Salah satunya ialah soal ruwetnya regulasi berinvestasi di Indonesia.
Lamanya proses perizinan dalam memulai bisnis dan investasi ini menyebabkan ketidakpastian yang lebih besar bagi para investor. Investor jadi enggan menunggu terlalu lama sebab hal itu hanya akan membuang-buang waktu, sehingga kesempatan-kesempatan yang baik bisa terlewat begitu saja.
Maka, jangan heran, saat ekonomi Tiongkok sedang "ketar-ketir" akibat perang dagang pada tahun lalu, dan ada banyak pabrik di sana yang direlokasi ke beberapa negara ASEAN, tak satu pun yang "mampir" ke Indonesia. Penyebabnya? Ya itu tadi, regulasi yang banyak dan bertele-tele.
Omnibus Law Cipta Kerja
Untuk mengatasi hal itu, pemerintah kemudian menyusun Omnibus Law Cipta Kerja. Omnibus Law sejatinya adalah metode yang digunakan untuk mengganti atau mencabut ketentuan dalam undang-undang, atau mengatur ulang beberapa ketentuan dalam UU ke dalam UU (tematik).
Tujuannya jelas. RUU ini bermaksud menyederhanakan regulasi yang ruwet-ruwet tadi agar "keran investasi" bisa mengucur dengan lebih deras, pembangunan terjadi secara merata, lapangan kerja menjadi lebih luas, sehingga masyarakat Indonesia bertambah makmur dan sejahtera.

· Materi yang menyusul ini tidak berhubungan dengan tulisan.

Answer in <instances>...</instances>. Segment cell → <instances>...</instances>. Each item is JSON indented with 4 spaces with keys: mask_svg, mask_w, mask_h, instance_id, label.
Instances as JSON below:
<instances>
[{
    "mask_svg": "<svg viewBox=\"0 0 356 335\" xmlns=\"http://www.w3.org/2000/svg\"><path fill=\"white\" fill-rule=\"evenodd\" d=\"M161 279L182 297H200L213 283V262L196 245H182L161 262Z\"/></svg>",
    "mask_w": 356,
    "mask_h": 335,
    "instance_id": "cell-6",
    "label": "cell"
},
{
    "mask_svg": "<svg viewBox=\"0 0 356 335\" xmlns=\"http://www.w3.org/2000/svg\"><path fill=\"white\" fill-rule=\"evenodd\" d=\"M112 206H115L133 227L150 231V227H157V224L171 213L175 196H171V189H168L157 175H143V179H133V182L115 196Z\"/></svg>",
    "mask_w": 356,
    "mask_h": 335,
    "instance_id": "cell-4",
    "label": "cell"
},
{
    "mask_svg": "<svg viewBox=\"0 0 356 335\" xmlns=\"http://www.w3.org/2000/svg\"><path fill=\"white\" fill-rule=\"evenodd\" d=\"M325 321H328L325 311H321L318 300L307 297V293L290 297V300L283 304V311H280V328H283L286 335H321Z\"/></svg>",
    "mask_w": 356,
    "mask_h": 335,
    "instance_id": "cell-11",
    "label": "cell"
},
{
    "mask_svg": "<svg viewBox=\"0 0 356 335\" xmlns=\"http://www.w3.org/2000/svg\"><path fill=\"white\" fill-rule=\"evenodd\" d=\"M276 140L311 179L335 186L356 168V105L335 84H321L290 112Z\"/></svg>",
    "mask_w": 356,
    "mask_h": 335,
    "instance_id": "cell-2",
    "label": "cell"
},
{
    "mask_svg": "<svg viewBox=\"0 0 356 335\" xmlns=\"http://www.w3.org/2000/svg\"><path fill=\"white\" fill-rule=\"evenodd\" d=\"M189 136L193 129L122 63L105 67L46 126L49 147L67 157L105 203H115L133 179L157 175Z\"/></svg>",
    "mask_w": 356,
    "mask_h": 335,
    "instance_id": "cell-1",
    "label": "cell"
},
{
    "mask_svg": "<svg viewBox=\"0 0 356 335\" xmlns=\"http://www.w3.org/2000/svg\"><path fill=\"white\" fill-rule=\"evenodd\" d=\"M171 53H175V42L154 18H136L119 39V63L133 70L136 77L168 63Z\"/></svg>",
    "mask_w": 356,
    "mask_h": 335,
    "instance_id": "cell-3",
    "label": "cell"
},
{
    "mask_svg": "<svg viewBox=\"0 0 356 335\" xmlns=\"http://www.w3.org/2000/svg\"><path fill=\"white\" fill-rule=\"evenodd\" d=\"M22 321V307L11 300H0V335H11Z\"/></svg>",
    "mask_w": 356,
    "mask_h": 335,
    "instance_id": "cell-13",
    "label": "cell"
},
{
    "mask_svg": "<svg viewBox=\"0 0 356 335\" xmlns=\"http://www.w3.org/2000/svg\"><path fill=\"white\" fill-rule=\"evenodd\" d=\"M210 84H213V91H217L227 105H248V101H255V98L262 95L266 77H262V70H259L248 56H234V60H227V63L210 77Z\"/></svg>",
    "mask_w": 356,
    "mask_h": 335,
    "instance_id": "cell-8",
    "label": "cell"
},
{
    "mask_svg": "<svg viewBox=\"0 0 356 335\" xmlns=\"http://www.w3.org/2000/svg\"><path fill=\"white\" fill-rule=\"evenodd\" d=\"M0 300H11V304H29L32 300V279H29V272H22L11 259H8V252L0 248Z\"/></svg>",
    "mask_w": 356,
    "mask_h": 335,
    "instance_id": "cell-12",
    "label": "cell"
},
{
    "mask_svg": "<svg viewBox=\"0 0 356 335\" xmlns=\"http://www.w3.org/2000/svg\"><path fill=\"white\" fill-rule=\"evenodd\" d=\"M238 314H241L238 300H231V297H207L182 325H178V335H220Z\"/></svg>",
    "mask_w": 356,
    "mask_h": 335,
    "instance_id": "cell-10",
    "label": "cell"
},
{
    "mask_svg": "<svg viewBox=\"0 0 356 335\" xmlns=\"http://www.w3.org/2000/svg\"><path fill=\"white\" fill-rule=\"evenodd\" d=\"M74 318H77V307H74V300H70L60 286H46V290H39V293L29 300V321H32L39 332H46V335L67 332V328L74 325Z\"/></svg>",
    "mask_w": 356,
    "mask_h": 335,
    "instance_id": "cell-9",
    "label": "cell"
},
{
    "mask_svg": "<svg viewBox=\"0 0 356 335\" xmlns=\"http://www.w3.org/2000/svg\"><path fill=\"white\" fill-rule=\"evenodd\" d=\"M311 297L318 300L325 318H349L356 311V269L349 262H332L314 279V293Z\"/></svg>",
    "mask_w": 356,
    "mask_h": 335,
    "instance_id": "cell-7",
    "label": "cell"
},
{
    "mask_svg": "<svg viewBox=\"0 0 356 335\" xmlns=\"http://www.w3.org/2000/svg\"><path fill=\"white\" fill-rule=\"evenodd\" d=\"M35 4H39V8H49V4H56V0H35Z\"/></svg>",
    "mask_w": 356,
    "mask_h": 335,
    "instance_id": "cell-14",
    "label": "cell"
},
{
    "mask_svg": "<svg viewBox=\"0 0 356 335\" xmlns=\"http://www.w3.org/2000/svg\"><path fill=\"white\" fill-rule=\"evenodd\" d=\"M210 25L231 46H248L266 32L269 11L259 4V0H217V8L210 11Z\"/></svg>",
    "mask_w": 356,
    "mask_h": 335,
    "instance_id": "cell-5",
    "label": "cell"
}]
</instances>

Oleh sebab itu, ujung-ujungnya, yang diharapkan menuai keuntungan bukanlah investor atau pejabat tertentu, melainkan rakyat Indonesia. Sebab, dengan banyaknya lapangan kerja yang tercipta akibat kebijakan investasi yang berkualitas, bukankah perekonomian masyarakat Indonesia akan semakin bertumbuh?
Sayangnya, hal inilah yang sering "disalahpersepsikan" oleh sejumlah pihak. Oleh pihak-pihak tertentu, Omnibus Law dianggap hanya menguntungkan para investor saja. Padahal bukan.Â
Sebab, kalau memang demikian, mengapa draf Omnibus Law juga menyertakan poin-poin tentang ketenagakerjaan dan pemberdayaan UMKM?
Ketenagakerjaan
Poin tentang ketenagakerjaan yang terdapat dalam draf Omnibus Law Cipta Kerja menyangkut pembahasan tentang pemberian upah minimum.